Todas as noites me deitava com a certeza de que ia acabar.

Afastava-lhe os caracóis caídos sobre os olhos já fechados, beijava-lhe, numa carícia só, o canto dos lábios, para que não acordasse, e ficava ali, cabeça pendurada sobre a mão a tentar adivinhar-lhe os pensamentos que se escondiam por detrás da paz que transbordava daquele rosto adormecido.

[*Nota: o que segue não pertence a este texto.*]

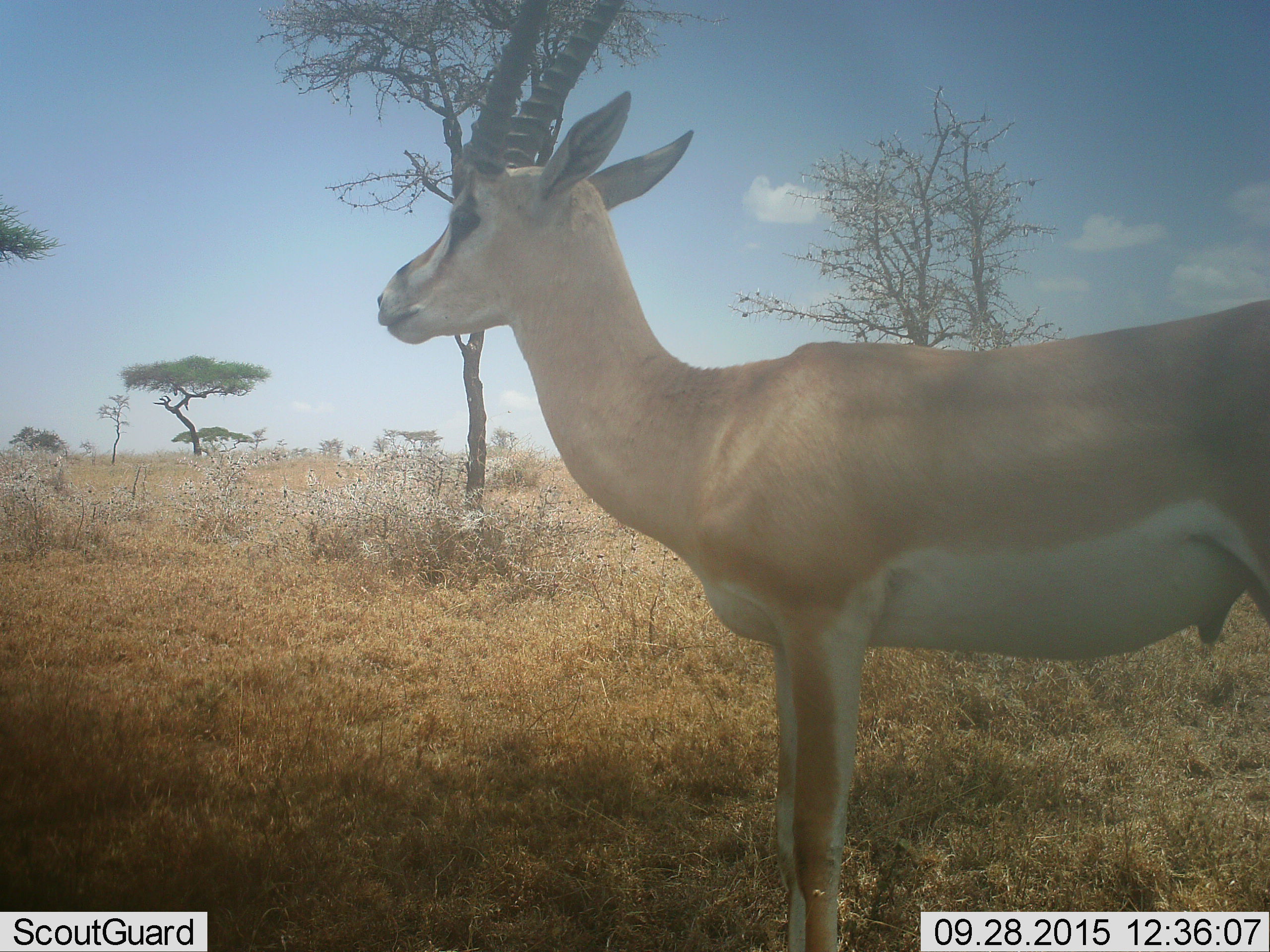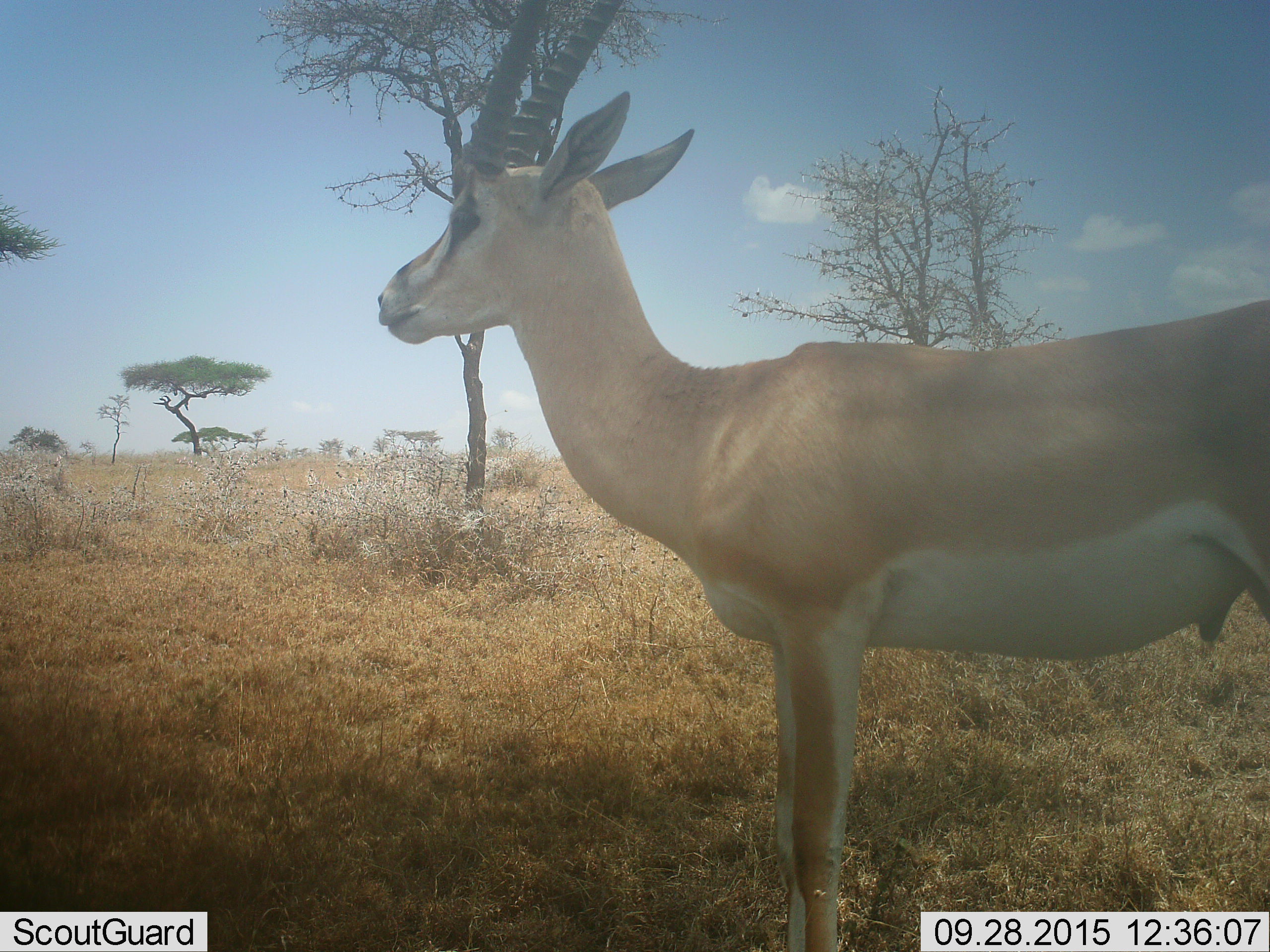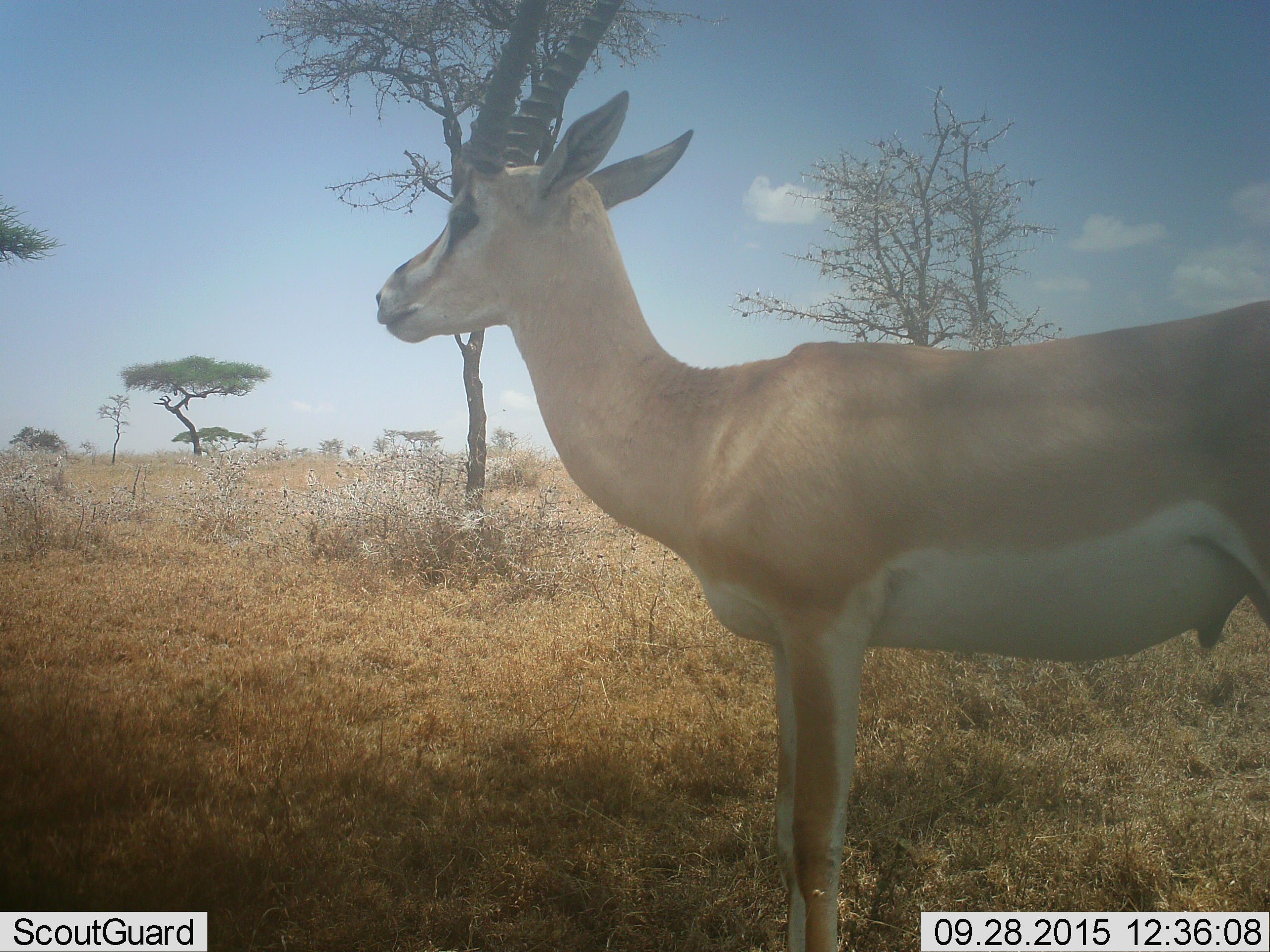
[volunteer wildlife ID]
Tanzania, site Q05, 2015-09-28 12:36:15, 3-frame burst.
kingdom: Animalia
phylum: Chordata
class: Mammalia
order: Artiodactyla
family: Bovidae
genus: Nanger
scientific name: Nanger granti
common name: grant's gazelle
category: gazellegrants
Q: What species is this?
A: Gazellegrants (grant's gazelle) (Nanger granti).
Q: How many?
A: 1.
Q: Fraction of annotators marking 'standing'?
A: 100%.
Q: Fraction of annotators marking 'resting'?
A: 0%.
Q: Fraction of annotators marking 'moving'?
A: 0%.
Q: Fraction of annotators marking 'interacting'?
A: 0%.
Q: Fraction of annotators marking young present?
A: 0%.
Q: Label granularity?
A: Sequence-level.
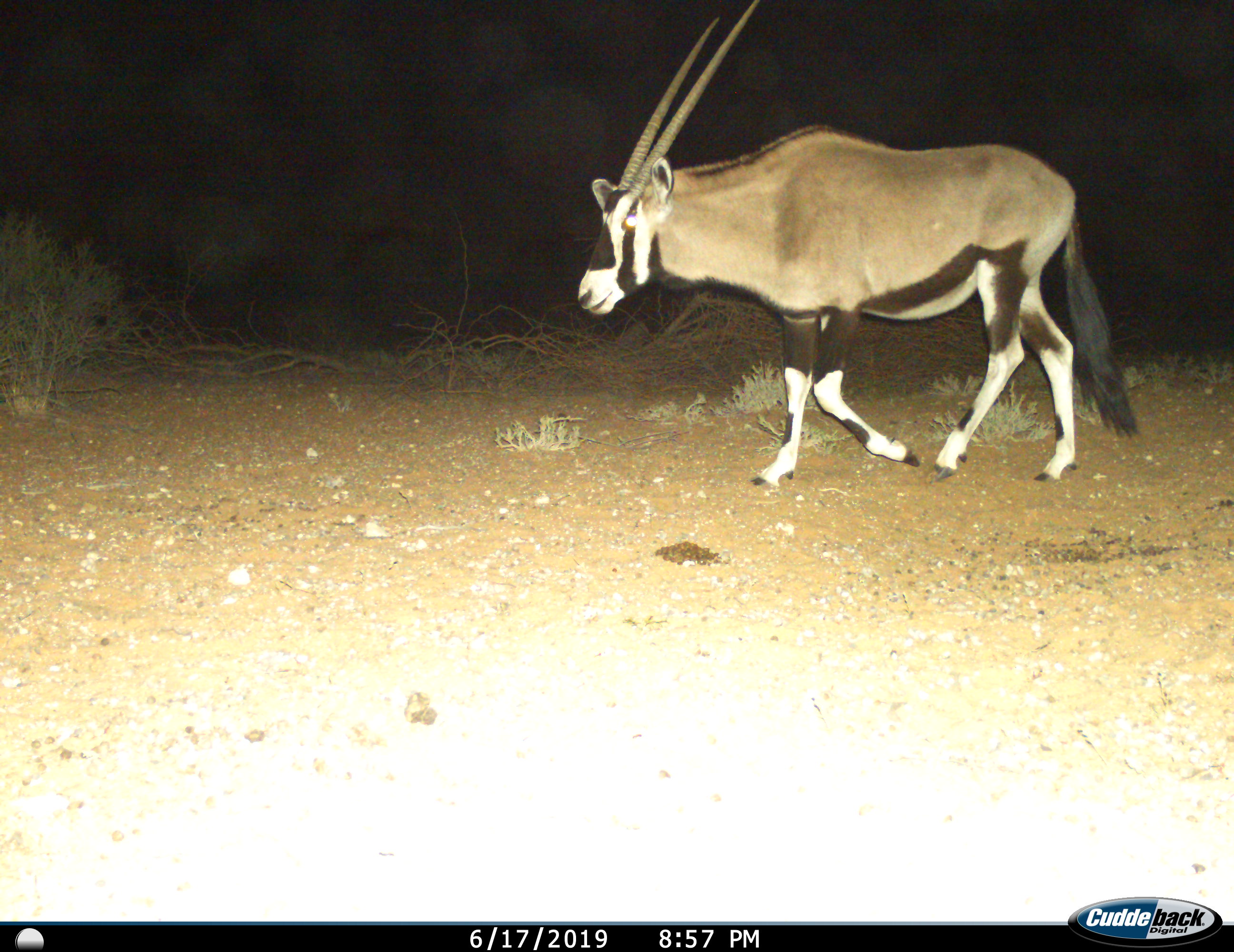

Não sei contar quantas horas passei já assim, deitada de lado na cama, a admirar-lhe a face, enquanto me contorcia com a certeza da dor de que um dia iria acabar... Perde-se a noção do tempo com o Amor... perde-se a noção de tudo com o ciúme!
Pelo menos eu perdi!...
Não sei explicar o ciúme, defini-lo, encaixá-lo em qualquer uma das psicoses ou dos comportamentos humanos que as ciências mais ou menos esclarecidas já catalogaram. Não sei se tem graus estabelecidos, níveis descritos em latim do estilo ciumitus aguditus ou ciumens latus. Conheço pouco de todos os outros seres humanos para poder aqui fazer generalizações... aliás, se bem repararem, nem sequer é algo de que se fale por aí generalizadamente na primeira pessoa, que o "Eu" é sempre perfeito e o verde do ciúme não faz pendant com o que de mais grandioso gostamos que fique dito de nós.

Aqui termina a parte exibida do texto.